With pictures left out, retype exactly the lines from the one containing "Given the visual" through the final line of the entries.

## Begin EXCERPTED RECORDS

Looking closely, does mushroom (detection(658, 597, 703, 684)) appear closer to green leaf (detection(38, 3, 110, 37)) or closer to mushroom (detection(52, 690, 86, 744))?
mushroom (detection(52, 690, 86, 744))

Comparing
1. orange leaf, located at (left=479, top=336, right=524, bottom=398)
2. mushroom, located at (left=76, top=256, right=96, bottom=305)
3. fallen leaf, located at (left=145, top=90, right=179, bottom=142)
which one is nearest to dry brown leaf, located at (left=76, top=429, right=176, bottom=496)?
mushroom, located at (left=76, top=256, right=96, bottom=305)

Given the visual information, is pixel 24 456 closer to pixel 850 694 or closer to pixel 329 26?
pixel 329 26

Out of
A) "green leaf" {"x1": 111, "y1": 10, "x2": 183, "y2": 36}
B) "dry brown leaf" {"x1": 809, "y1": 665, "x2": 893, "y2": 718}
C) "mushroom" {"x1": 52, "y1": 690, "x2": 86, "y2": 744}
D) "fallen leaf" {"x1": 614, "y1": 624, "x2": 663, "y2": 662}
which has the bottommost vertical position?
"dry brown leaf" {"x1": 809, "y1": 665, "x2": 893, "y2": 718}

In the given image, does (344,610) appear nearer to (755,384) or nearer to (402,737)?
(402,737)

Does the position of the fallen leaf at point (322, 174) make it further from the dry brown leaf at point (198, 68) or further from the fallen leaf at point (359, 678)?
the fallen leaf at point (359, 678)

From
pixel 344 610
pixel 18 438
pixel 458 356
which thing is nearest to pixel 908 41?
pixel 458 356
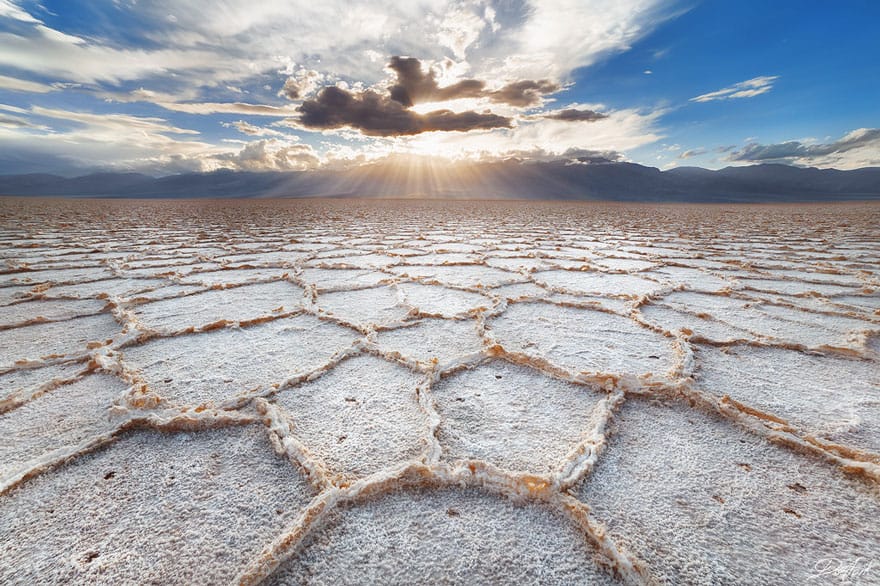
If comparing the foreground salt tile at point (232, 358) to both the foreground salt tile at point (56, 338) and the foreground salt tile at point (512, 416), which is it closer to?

## End EXCERPTED RECORDS

◆ EXERCISE SOLUTION:
Given the visual information, is pixel 24 456 closer to pixel 850 694 or closer to pixel 329 26?
pixel 329 26

Out of
A) "green leaf" {"x1": 111, "y1": 10, "x2": 183, "y2": 36}
B) "dry brown leaf" {"x1": 809, "y1": 665, "x2": 893, "y2": 718}
C) "mushroom" {"x1": 52, "y1": 690, "x2": 86, "y2": 744}
D) "fallen leaf" {"x1": 614, "y1": 624, "x2": 663, "y2": 662}
which has the bottommost vertical position?
"dry brown leaf" {"x1": 809, "y1": 665, "x2": 893, "y2": 718}

In the given image, does (344,610) appear nearer to (755,384) or nearer to (402,737)?
(402,737)

Does the position of the fallen leaf at point (322, 174) make it further from the dry brown leaf at point (198, 68) or further from the fallen leaf at point (359, 678)?
the fallen leaf at point (359, 678)

From
pixel 344 610
pixel 18 438
pixel 458 356
which thing is nearest to pixel 908 41?
pixel 458 356
If comparing the foreground salt tile at point (232, 358) to both the foreground salt tile at point (56, 338) and the foreground salt tile at point (512, 416), which is it closer to?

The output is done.